Bosna Hersek’in başkenti Saraybosna’da, Osmanlı döneminde inşa edilen tarihi yapılar asırlardır ihtişamlı görünümleriyle ziyaretçi çekiyor.
Osmanlı ruhunun Balkanlar’da en yoğun hissedildiği, 1463 yılında Bosna Hersek‘in Osmanlı’nın idaresine girmesiyle birçok cami, köprü, han ve hamam gibi yapıların inşa edildiği başkent Saraybosna’da, ecdat yadigarı eserler ihtişamını koruyor.
Savaş zamanlarında zarar gören ve gerekli restorasyonların ardından yeniden ihya edilen eserler, bölgede Osmanlı’nın ruhunu yaşatıyor.
Geçmişin emaneti anıt eserler ve Osmanlı yapımı camilerden yükselen ezan sesleri ziyaretçilere duygu yüklüyor.
“Bosna Hersek bizim bir parçamız”
Türkiye’nin Saraybosna Büyükelçiliği Din Hizmetleri Müşaviri Dr.
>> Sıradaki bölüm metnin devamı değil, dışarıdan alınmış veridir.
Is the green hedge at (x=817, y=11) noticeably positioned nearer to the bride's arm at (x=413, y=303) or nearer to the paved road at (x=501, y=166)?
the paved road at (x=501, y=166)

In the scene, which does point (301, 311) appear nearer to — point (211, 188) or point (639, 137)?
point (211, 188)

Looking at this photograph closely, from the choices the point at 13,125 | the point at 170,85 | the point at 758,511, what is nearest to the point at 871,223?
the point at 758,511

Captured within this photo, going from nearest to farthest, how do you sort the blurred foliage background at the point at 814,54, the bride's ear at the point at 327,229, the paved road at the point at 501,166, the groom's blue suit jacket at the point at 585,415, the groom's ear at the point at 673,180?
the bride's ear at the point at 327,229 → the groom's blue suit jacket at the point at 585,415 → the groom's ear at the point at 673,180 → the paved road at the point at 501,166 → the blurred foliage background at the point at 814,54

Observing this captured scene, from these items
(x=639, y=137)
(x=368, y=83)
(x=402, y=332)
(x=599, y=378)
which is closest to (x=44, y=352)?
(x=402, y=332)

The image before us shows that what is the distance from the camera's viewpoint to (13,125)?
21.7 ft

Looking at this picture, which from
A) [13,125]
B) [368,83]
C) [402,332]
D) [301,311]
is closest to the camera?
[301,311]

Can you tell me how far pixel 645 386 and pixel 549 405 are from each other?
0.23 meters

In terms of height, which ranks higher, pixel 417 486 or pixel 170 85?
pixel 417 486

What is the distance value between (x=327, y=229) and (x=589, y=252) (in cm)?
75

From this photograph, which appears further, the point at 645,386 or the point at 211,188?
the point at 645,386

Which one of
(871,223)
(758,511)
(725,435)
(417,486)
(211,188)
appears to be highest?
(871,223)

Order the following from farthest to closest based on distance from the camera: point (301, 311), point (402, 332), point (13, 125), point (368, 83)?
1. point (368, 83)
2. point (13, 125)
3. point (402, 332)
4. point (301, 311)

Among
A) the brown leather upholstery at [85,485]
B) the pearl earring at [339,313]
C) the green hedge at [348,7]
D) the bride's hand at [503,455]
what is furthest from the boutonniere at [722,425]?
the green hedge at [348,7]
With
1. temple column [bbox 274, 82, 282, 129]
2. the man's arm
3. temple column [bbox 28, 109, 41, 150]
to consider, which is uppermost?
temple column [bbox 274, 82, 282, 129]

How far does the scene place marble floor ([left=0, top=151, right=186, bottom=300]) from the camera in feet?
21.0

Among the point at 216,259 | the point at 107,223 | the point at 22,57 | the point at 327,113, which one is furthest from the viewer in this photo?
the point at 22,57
Yunus Keleş, AA muhabirine, Osmanlı izlerinin Bosna Hersek’te görüldüğünü söyledi.
Keleş, Fatih Sultan Mehmet tarafından fethedilmesiyle bölgeye İslam hoşgörüsünün yayıldığını belirtti.
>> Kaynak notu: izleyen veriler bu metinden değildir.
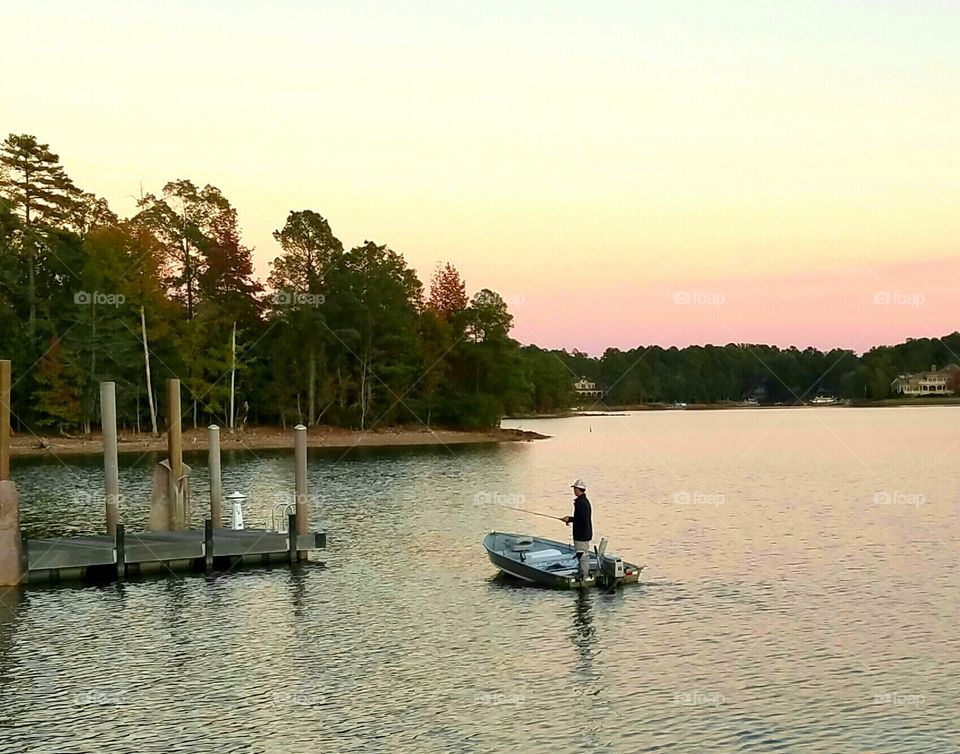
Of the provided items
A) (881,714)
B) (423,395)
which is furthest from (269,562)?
(423,395)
Bosna Hersek’in, Türkiye açısından manevi anlamda çok büyük bir önem taşıdığını, Osmanlı’dan kalan bir emanet olduğunu dile getiren Keleş, Saraybosna’dan Tuzla’ya kadar her yerinde Osmanlı’nın izlerinin görüldüğünü anlatarak, şöyle devam etti:
“Burası bize ecdadımızdan bir emanet. Bosna Hersek bizim bir parçamız. Her ilde, ilçede, köyde camilerimize rastlamak mümkün. Bir çoğu da savaş zamanlarında düşmanlık ve kin ile bombalanmış, yakılmış, yıkılmış. Biz ise hiçbir insanın dinine karışmadık, kiliselerini, ibadethanelerini yıkmadık. Bunu gelip burada görebilirler.”
Keleş, Saraybosna’nın Osmanlı idaresinde olduğu dönemde, 5 asır önce inşa edilen ve İslam mimarisinin ülkedeki en güzide örneklerinden kabul edilen Gazi Hüsrev Bey Camisi’nin büyük ilgi gördüğünü belirtti.
Caminin, Bosna Sancak Beyi Gazi Hüsrev Bey tarafından inşa ettirildiğini anlatan Keleş, kentin kalbi konumundaki caminin heybeti ile dikkat çektiğini belirtti.
Keleş, caminin yerli ve yabancı turistlerin ziyaret ve buluşma noktası olduğunu aktararak, “Osmanlı’nın Saraybosna’daki mührü, Gazi Hüsrev Bey Camisi diyebiliriz.” dedi.